Yesterday afternoon I received a frantic call from my BFF Ree Hines. "Amazon is down!” she screamed into the receiver. “What’s happening?”
Like any modern journalist faced with a fact that needs checking, I immediately turned to Twitter — which, continuing the day’s Bizarro World twist, was operating just fine. Ree was right. A quick keyword search revealed others were suffering the experience.
"Is something wrong with Amazon?" read tweet after tweet. So shocked that stalwart Amazon was in turmoil, the one constant on the Internet since 1994, Netizens could no longer trust their own senses. Amazon’s home page was there, but image icons spun infinitely, unable to load.
Even tipsy Twitter superhero Drunk Hulk was flummoxed: "LOOK LIKE STUPID TWITTER WHALE DECIDE TO SHOP AT AMAZON TODAY!" he tweeted.
Customers could not make purchases. Authors could not check book standings. Amazon was "experiencing an issue," third-party merchants were advised at 9:47 a.m. ET on the site’s merchant bulletin board. The ensuing glitch shock in the Twittersphere revealed how much we’ve come to depend on the ultimate e-commerce portal. But what that glitch was, we still don’t know.
"How am I to buy a disparate assortment of goods at a variety of vendors via One Click checkout if Amazon is down?” Ree implored. She needed French pastilles candy, a food scale, Weed Whacker twine and sample chapters of Justin Cronin’s post-apocalyptic bio-engineered vampire novel "The Passage," available free for Kindle. And she needed them "now!"
Ree was finally able to make her purchase sometime after 3 p.m. ET, when Amazon resumed functioning normally. Technotica’s calls to Amazon were not returned. A site representative confirmed the problems with the Wall Street Journal, but did not explain what happened.
Amazon’s last notable outage occurred in June 2008 and only lasted a few hours.
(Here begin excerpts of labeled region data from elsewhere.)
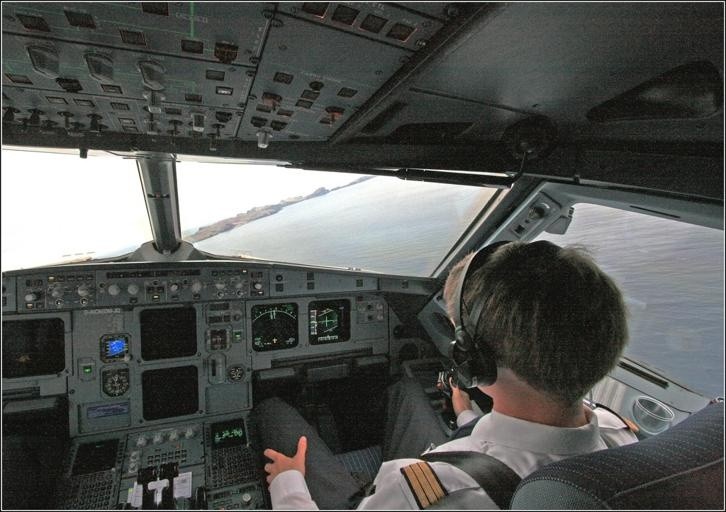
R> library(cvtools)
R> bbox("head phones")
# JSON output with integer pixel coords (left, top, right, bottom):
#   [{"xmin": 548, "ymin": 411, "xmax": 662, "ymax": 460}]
[{"xmin": 449, "ymin": 239, "xmax": 561, "ymax": 391}]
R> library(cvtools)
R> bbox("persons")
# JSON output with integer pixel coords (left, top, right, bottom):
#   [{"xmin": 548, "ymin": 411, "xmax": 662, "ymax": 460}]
[{"xmin": 247, "ymin": 241, "xmax": 640, "ymax": 509}]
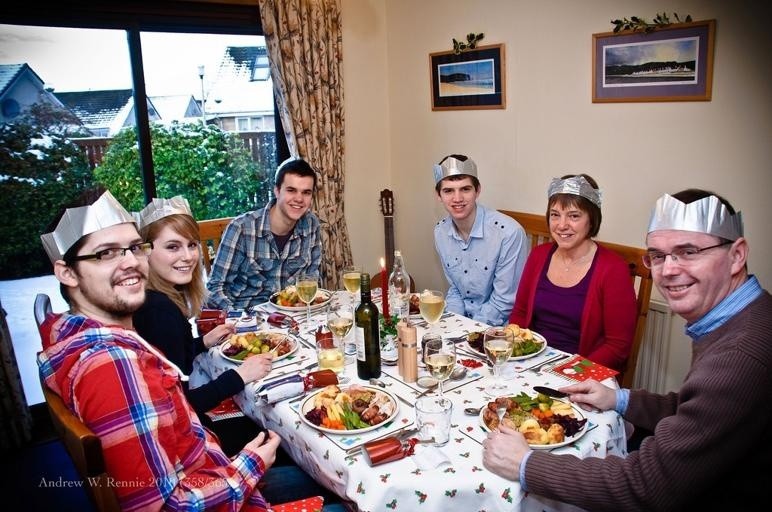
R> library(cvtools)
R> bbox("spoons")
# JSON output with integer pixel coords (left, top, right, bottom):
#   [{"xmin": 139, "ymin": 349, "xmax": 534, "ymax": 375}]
[{"xmin": 416, "ymin": 366, "xmax": 468, "ymax": 399}]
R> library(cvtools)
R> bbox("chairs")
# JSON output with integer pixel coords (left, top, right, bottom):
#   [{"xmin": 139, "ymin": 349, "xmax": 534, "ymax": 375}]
[
  {"xmin": 593, "ymin": 242, "xmax": 654, "ymax": 388},
  {"xmin": 497, "ymin": 206, "xmax": 558, "ymax": 256},
  {"xmin": 35, "ymin": 293, "xmax": 53, "ymax": 340},
  {"xmin": 198, "ymin": 218, "xmax": 236, "ymax": 276},
  {"xmin": 36, "ymin": 369, "xmax": 124, "ymax": 511}
]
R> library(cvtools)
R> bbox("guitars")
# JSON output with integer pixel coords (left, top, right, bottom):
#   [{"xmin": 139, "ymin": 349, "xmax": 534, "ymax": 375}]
[{"xmin": 370, "ymin": 190, "xmax": 415, "ymax": 292}]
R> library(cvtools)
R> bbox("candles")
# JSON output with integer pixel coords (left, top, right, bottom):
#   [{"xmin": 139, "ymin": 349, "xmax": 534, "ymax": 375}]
[{"xmin": 380, "ymin": 257, "xmax": 389, "ymax": 323}]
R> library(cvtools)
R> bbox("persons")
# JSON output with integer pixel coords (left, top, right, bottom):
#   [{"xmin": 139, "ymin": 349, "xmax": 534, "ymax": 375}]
[
  {"xmin": 205, "ymin": 156, "xmax": 323, "ymax": 315},
  {"xmin": 482, "ymin": 187, "xmax": 771, "ymax": 511},
  {"xmin": 35, "ymin": 189, "xmax": 348, "ymax": 510},
  {"xmin": 508, "ymin": 173, "xmax": 641, "ymax": 386},
  {"xmin": 126, "ymin": 193, "xmax": 295, "ymax": 465},
  {"xmin": 432, "ymin": 153, "xmax": 531, "ymax": 330}
]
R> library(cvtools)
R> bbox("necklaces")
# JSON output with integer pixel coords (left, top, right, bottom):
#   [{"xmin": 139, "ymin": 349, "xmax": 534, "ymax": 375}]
[{"xmin": 556, "ymin": 252, "xmax": 586, "ymax": 272}]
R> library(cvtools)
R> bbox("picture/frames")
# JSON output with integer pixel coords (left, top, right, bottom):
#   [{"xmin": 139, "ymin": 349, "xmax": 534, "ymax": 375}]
[
  {"xmin": 592, "ymin": 19, "xmax": 716, "ymax": 103},
  {"xmin": 428, "ymin": 44, "xmax": 507, "ymax": 112}
]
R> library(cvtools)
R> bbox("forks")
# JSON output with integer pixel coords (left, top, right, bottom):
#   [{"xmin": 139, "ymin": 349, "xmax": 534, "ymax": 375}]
[{"xmin": 526, "ymin": 356, "xmax": 569, "ymax": 372}]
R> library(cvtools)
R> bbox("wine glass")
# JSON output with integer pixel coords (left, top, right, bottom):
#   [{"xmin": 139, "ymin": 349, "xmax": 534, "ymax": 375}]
[
  {"xmin": 483, "ymin": 327, "xmax": 514, "ymax": 398},
  {"xmin": 296, "ymin": 275, "xmax": 318, "ymax": 327},
  {"xmin": 327, "ymin": 304, "xmax": 354, "ymax": 365},
  {"xmin": 424, "ymin": 339, "xmax": 456, "ymax": 396},
  {"xmin": 342, "ymin": 265, "xmax": 363, "ymax": 312},
  {"xmin": 419, "ymin": 291, "xmax": 446, "ymax": 333}
]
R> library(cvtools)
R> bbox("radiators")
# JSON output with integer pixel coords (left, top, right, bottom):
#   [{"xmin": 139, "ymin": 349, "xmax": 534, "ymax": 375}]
[{"xmin": 631, "ymin": 298, "xmax": 673, "ymax": 395}]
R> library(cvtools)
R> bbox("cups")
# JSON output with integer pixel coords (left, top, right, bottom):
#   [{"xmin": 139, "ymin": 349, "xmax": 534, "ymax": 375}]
[
  {"xmin": 415, "ymin": 396, "xmax": 452, "ymax": 448},
  {"xmin": 421, "ymin": 335, "xmax": 442, "ymax": 364},
  {"xmin": 316, "ymin": 338, "xmax": 344, "ymax": 377}
]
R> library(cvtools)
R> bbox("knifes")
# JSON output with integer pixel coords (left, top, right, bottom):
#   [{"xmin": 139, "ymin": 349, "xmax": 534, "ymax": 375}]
[
  {"xmin": 270, "ymin": 325, "xmax": 297, "ymax": 353},
  {"xmin": 532, "ymin": 386, "xmax": 570, "ymax": 398}
]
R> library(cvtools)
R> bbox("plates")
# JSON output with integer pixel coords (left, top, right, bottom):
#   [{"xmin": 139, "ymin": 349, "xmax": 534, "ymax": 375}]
[
  {"xmin": 478, "ymin": 395, "xmax": 589, "ymax": 450},
  {"xmin": 466, "ymin": 326, "xmax": 547, "ymax": 361},
  {"xmin": 269, "ymin": 287, "xmax": 333, "ymax": 311},
  {"xmin": 219, "ymin": 334, "xmax": 299, "ymax": 363},
  {"xmin": 299, "ymin": 384, "xmax": 399, "ymax": 434}
]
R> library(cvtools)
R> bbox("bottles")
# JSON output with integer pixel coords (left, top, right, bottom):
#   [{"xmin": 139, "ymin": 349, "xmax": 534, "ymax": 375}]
[
  {"xmin": 388, "ymin": 251, "xmax": 411, "ymax": 323},
  {"xmin": 355, "ymin": 273, "xmax": 382, "ymax": 380}
]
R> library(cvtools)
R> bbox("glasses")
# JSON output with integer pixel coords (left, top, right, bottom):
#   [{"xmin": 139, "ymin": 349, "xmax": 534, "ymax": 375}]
[
  {"xmin": 75, "ymin": 242, "xmax": 153, "ymax": 264},
  {"xmin": 641, "ymin": 242, "xmax": 733, "ymax": 269}
]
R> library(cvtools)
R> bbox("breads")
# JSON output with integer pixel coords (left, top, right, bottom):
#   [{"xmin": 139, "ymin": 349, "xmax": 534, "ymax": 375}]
[
  {"xmin": 548, "ymin": 424, "xmax": 564, "ymax": 444},
  {"xmin": 505, "ymin": 323, "xmax": 520, "ymax": 336},
  {"xmin": 520, "ymin": 428, "xmax": 548, "ymax": 445},
  {"xmin": 519, "ymin": 329, "xmax": 533, "ymax": 340},
  {"xmin": 315, "ymin": 392, "xmax": 329, "ymax": 407},
  {"xmin": 334, "ymin": 392, "xmax": 353, "ymax": 402},
  {"xmin": 323, "ymin": 385, "xmax": 341, "ymax": 400},
  {"xmin": 520, "ymin": 419, "xmax": 540, "ymax": 432}
]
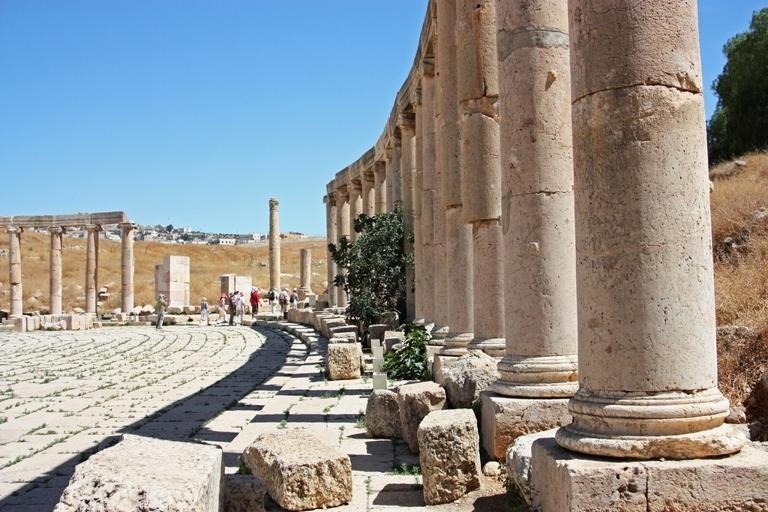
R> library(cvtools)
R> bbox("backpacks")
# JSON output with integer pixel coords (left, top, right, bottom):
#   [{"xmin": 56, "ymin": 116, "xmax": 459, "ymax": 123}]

Given the outages we’ve come to expect from our other popular Web hangouts, such as Twitter and even Facebook, that’s pretty amazing.
"Amazon's availability over the past four years has basically improved continuously in a way that is unrivaled," Jesse Robbins, chief executive of website outsource company Opscode Inc., told the WSJ. Robbins, WSJ notes, was once known as "Master of Disaster," when he ran Amazon’s rapidly-expanding websites until 2006. "It is uncommon [for Amazon] to have a long-lasting outage that is visible like this," he said.
As to the lack of explanation, Barron’s writer Eric Savitz noted this morning that keeping customers in the dark isn’t just bad customer service, it’s bad for business. Some readers were concerned that the glitch may have leaked their personal information, he wrote. "I have no real reason to think that was the case, but it certainly seems odd to me that Amazon has taken what appears to be a defensive and closed-mouth stance on an issue so basic to its customers: the ability to simply use the site. Jeff Bezos, your customers deserve better."
It’s a reasonable request to make of Bezos, the site’s founder and CEO, but even if Amazon chooses to leave us in the dark, it's doubtful it will drive away those who have come to depend on its convenience.
Take BFF Ree. Today, with her orders placed, she happily awaits delivery of her French pastilles and lawn tool twine while reading free sample chapters of "The Passage" on her Kindle, which, as the website promised, she was able to "download in minutes." Why, it's as if yesterday's Amazon Apocalypse never happened.